Author response: Thank you for the suggestion. We tried to shorten these two sections as much as we could in our revised manuscript.

As the authors mention in section 5, the role of RGS-4 in autonomic regulation of EAT is speculative. A figure showing the potential mechanisms would help justify its presence in the title.

Author response: The potential mechanisms are depicted in Figure 1. It should also be pointed out that, although the role of RGS4 in regulation of EAT is speculative at present, its involvement in autonomic regulation of the heart in general, via the mechanisms illustrated in Figure 1, has been documented. In other words, RGS4 has already been shown, and is known to regulate calcium transients/signaling and M₂ mAChR signaling in cardiac atria (e.g., Refs. 78, 81, 85, and 86 of the revised manuscript), as schematically depicted in Figure 1.

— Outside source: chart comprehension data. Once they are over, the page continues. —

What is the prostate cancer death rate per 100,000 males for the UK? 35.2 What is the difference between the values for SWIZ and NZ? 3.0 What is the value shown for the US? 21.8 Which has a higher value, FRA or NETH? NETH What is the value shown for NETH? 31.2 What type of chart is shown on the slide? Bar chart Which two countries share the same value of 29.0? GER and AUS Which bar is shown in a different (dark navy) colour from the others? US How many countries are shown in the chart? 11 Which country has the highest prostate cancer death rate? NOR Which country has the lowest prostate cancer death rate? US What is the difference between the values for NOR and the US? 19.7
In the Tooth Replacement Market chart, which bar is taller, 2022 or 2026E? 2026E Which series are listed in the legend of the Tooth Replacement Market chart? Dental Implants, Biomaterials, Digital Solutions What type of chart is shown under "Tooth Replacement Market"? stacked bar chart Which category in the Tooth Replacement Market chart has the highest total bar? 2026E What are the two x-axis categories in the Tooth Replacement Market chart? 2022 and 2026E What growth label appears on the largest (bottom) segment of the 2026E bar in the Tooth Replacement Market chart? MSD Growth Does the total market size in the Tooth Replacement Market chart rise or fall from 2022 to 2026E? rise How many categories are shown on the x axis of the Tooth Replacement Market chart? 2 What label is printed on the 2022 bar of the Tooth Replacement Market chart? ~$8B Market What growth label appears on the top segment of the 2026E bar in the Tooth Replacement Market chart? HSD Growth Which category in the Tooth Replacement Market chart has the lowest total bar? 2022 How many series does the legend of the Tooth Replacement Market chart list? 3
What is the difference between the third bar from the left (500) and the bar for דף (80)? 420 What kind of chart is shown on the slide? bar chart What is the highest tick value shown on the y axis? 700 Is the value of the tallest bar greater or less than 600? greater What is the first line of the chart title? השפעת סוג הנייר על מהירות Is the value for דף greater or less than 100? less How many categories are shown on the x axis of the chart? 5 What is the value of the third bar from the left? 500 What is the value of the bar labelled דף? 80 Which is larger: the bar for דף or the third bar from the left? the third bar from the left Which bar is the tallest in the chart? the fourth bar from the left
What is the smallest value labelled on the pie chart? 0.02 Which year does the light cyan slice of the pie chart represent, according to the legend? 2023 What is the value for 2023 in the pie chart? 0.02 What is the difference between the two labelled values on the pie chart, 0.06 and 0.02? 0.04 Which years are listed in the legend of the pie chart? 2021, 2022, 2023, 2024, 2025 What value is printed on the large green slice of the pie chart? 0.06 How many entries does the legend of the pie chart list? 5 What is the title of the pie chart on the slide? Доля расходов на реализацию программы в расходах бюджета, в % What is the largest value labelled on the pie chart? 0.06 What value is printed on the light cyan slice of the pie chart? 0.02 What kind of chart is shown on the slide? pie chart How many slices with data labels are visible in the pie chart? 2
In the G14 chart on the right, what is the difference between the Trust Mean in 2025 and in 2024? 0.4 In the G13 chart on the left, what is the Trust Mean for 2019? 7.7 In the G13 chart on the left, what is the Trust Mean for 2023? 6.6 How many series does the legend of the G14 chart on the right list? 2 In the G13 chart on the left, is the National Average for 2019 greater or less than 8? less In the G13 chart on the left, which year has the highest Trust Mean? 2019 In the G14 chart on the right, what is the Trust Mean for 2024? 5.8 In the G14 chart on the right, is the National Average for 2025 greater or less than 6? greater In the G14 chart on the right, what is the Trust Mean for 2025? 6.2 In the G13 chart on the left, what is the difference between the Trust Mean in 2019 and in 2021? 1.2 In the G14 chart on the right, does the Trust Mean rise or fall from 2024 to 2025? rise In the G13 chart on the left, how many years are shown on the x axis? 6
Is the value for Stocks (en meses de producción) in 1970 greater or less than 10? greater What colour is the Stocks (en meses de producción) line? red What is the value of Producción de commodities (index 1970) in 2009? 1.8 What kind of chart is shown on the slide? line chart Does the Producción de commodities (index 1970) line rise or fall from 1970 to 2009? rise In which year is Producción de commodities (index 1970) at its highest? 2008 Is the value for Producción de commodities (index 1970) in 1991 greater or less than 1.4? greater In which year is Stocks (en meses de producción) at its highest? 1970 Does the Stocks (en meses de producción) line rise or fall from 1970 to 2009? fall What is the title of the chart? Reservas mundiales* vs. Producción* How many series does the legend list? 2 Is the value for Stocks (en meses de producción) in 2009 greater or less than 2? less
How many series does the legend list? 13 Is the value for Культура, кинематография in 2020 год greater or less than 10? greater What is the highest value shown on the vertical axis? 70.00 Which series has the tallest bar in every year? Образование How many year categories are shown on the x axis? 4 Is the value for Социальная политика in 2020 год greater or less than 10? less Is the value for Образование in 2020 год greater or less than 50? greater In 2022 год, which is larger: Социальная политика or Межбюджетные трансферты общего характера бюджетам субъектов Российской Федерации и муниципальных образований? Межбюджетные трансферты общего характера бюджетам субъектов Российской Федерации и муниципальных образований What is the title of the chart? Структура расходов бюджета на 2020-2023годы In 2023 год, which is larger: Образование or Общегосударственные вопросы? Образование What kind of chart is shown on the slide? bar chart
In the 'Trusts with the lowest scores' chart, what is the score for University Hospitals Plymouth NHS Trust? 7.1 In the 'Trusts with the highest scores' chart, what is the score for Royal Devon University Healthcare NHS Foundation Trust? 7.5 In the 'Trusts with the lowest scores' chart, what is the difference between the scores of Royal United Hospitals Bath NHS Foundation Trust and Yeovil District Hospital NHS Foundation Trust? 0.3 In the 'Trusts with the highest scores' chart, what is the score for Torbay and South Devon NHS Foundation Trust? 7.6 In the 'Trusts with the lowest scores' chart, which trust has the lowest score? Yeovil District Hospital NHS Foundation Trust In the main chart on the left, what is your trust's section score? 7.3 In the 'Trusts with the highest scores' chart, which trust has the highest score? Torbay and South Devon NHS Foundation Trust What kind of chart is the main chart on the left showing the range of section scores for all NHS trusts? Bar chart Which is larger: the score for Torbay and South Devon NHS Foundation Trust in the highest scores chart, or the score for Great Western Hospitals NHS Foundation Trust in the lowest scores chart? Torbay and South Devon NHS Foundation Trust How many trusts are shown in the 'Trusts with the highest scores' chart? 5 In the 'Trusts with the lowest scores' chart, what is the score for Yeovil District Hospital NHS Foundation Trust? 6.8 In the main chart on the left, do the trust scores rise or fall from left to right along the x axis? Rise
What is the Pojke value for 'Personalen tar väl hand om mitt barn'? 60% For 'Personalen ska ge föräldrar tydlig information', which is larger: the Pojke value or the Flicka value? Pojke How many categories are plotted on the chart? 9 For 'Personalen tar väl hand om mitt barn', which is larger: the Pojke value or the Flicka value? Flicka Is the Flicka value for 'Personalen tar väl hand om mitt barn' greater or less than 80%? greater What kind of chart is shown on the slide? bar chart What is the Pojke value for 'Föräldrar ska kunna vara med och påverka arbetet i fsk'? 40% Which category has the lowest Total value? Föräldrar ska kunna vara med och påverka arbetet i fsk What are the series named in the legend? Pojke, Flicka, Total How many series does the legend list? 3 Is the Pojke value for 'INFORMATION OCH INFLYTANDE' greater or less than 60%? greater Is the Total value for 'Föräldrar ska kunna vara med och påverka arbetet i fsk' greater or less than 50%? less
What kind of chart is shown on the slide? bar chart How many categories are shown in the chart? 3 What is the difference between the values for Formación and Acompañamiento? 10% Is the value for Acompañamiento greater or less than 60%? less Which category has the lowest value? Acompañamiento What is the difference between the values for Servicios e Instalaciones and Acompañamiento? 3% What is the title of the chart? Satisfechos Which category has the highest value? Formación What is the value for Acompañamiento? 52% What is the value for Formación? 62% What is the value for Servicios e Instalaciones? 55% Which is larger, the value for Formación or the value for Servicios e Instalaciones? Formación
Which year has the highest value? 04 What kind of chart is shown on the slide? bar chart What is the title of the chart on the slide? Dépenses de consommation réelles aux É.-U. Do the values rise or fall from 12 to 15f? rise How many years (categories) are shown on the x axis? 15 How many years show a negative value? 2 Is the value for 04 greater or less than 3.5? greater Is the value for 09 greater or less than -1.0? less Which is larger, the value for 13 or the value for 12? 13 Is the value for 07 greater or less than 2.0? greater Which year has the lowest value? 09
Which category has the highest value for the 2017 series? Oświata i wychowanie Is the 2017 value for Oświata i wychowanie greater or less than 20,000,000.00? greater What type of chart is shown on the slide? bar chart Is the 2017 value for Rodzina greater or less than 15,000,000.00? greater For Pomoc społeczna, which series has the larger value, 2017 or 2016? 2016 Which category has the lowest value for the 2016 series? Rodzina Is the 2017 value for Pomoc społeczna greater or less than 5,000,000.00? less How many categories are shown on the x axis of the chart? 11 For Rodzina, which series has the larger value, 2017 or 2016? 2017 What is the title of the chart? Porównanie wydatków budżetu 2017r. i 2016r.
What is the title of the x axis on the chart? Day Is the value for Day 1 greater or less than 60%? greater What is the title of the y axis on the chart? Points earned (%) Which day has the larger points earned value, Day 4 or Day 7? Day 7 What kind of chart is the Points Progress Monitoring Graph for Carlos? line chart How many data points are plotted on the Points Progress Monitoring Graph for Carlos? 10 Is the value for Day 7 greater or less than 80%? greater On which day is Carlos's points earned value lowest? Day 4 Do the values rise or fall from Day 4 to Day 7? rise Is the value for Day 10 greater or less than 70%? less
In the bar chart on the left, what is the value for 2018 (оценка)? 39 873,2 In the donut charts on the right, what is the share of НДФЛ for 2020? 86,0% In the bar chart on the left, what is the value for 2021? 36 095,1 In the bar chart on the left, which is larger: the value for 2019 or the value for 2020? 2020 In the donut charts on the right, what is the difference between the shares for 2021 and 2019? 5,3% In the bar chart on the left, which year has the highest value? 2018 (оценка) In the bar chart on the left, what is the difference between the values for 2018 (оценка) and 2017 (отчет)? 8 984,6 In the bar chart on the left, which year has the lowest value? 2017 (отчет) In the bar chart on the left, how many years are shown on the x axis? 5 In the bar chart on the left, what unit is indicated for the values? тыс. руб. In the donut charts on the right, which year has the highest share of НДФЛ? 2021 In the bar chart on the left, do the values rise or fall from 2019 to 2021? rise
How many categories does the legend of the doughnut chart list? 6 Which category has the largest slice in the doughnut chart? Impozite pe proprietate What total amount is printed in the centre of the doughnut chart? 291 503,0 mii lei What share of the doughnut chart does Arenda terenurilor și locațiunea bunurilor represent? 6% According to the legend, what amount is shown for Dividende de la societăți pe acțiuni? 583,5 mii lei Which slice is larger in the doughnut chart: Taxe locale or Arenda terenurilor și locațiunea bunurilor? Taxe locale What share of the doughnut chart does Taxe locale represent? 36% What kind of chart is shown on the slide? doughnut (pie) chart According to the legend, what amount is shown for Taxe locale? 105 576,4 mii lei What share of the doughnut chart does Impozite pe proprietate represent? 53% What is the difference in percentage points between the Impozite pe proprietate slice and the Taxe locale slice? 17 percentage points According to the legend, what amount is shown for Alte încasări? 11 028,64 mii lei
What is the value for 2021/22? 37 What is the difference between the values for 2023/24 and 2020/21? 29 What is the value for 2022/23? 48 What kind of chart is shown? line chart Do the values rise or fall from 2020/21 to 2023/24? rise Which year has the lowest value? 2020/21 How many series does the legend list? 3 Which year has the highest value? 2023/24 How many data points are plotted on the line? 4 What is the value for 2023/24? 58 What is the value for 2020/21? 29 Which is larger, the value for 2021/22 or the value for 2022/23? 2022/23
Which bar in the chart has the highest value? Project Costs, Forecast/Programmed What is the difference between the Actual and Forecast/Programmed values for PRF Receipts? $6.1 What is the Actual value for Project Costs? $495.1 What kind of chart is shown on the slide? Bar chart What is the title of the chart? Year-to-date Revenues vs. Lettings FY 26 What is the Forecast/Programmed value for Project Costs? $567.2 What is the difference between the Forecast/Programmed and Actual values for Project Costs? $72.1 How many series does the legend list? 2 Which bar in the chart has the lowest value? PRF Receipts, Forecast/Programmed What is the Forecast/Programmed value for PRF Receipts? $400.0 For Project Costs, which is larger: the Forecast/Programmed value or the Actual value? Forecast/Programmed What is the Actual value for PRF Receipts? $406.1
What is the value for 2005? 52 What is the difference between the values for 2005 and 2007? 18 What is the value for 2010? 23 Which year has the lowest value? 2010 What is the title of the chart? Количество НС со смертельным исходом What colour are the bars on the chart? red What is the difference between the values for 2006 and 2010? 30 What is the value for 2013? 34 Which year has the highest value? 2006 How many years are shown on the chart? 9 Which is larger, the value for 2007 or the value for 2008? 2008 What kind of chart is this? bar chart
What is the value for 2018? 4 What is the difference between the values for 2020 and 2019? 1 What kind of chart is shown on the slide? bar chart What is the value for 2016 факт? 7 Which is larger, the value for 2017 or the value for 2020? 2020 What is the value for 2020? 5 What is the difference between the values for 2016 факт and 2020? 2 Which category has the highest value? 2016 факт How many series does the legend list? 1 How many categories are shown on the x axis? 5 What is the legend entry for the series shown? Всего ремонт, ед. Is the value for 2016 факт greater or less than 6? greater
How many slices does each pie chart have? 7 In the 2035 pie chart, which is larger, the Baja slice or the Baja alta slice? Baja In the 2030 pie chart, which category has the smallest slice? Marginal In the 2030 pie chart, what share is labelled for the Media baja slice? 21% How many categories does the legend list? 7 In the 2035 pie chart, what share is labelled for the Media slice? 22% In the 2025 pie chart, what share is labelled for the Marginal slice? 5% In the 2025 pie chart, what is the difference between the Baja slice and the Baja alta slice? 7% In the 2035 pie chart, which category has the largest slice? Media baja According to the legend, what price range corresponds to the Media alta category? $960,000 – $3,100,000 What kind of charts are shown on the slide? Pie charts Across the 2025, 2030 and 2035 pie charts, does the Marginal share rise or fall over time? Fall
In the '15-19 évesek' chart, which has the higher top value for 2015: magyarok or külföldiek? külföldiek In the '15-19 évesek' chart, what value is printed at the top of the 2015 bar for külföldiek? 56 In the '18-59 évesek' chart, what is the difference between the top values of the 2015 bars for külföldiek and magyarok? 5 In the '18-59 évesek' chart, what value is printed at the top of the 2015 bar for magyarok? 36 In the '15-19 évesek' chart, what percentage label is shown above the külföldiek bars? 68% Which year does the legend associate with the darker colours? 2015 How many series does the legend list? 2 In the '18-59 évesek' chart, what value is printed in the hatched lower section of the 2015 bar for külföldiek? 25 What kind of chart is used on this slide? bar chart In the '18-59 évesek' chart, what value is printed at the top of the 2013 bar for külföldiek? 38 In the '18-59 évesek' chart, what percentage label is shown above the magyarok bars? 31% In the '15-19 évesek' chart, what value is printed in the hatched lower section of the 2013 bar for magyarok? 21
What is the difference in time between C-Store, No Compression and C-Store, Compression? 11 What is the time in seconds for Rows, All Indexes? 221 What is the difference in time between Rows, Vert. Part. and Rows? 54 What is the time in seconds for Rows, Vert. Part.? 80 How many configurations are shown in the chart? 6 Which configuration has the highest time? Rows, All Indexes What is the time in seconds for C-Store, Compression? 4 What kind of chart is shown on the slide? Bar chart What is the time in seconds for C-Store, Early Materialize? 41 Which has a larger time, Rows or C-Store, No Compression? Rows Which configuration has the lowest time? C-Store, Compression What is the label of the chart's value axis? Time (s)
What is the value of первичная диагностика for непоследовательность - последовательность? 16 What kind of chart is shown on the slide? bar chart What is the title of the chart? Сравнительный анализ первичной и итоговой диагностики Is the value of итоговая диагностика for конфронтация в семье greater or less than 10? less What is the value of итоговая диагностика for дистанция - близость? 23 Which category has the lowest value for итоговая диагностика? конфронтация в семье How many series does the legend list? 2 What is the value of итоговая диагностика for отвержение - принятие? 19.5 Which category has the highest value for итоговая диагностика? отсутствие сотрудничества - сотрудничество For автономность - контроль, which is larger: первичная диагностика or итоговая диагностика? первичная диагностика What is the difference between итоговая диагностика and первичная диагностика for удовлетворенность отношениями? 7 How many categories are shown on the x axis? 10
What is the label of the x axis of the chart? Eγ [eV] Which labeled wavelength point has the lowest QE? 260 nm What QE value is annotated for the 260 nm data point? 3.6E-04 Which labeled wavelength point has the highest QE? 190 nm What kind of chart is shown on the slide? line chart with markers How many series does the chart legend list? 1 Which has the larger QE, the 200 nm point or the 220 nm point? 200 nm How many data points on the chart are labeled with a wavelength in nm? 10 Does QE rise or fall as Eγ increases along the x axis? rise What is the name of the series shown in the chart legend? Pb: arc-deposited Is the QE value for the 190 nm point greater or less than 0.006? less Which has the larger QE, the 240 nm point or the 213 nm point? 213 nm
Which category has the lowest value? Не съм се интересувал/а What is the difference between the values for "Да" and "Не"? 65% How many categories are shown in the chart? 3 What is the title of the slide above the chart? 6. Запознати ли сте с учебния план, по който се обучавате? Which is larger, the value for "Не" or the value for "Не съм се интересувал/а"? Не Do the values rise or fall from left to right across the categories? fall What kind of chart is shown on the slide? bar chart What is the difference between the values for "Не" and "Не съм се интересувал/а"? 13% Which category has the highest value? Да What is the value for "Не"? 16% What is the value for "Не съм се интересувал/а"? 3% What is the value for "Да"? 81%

14 % of the references are self-citations. Some are redundant and can be removed.

Author response: Thank you for the observation. This is because we are among the experts in the field, which is why we were invited to contribute this review article in the first place! We respectfully disagree that any of them is redundant; perhaps if the reviewer could be more specific as to which one(s) should be removed (and why), we would be happy to accommodate him/her.

Round 2

Reviewer 2 Report

I think the review has improved significantly with the second figure and the modifications in the text and I have no further comments to add.